Unfortunately, the Renin-Angiotensin-Aldosterone system has its limitations and sometimes the bleeding is so severe that your body cannot compensate. We just learned that the RAAS works on the kidney to reabsorb salt and water to increase body fluid and consequently blood pressure, but what happens if the kidney fails? At high levels of Angiotensin II, the artery that brings blood to the kidney actually squeezes and stops the blood flow to the kidney, this begins a state we refer to as Acute Renal Failure.

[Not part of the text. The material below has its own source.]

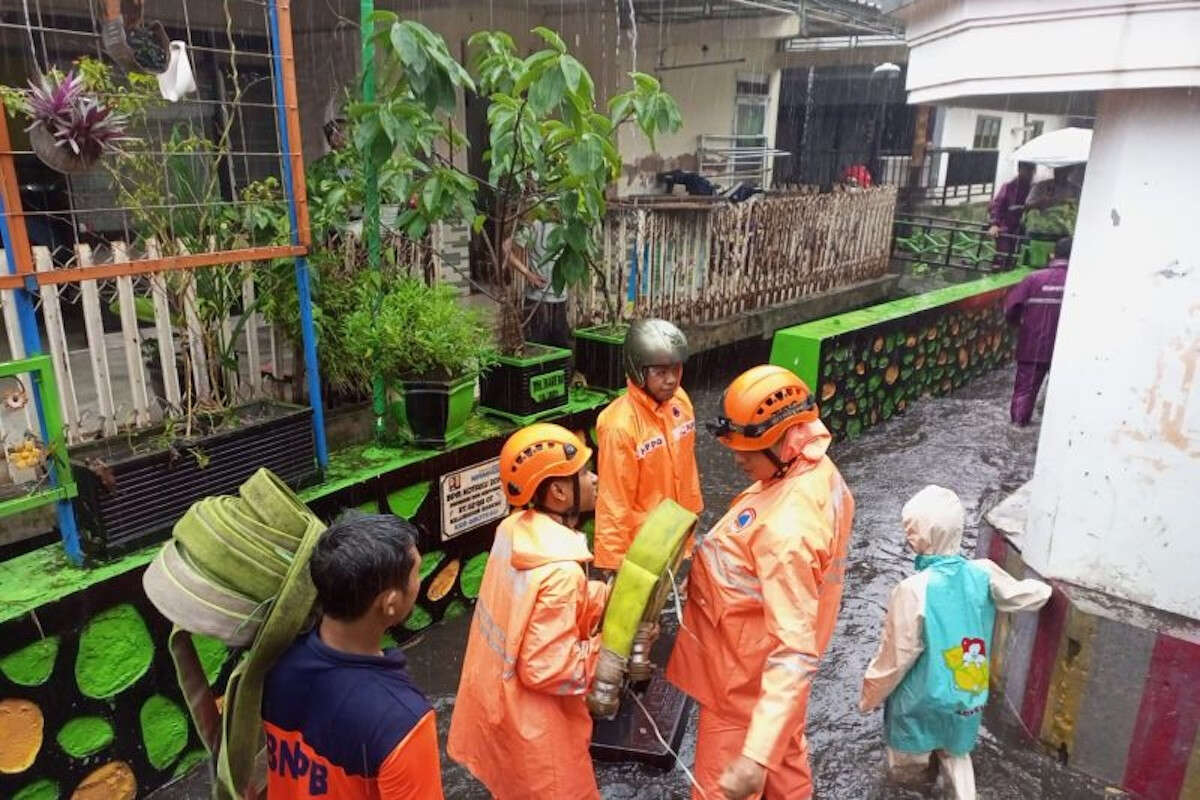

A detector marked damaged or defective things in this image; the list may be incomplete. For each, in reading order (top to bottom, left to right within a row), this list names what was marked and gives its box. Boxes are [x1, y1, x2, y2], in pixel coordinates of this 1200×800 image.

rusty iron fence [576, 185, 897, 326]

It is important to remember that the renal system functions to keep toxic materials from building up in your body by allowing you to pee them out, but what happens if the kidney fails and you can no longer urinate out these toxic materials? The buildup of acidic materials in the blood can lead to a state called metabolic acidosis that can be life-threatening.

In order to provide the best patient outcomes, it is important for practitioners to treat the health problem that may cause metabolic acidosis before it occurs. In the early stages, therapy will be directed towards restoring oxygen to the tissues to prevent tissue death, as well as any possible surgical interventions to stop the bleeding if necessary. This can be done by restoring lost blood volume with fresh frozen plasma that not only restores blood volume, and consequently blood pressure, but also effectively replaces the hemoglobin content of the blood so that you can get optimal delivery of oxygen to the tissues. If the amount of blood loss is too severe and irreversible acute kidney failure occurs, dialysis treatment may be needed. Dialysis treatment utilizes a machine that pumps your blood out of the body and cleans out all of the toxic materials and then proceeds to pump the clean blood back in.

Hemorrhagic hypotension resulting in acute renal failure is associated with a significantly increased risk of death in hospitalized individuals, especially those admitted to ICU, where in-hospital mortality rates exceed 50%. Therefore, it is important for clinicians to be able to effectively identify that shock is present, determine the type of shock, and restore oxygen delivery to the tissues such as the kidneys to prevent acute renal failure from occurring and effectively improve patient outcomes.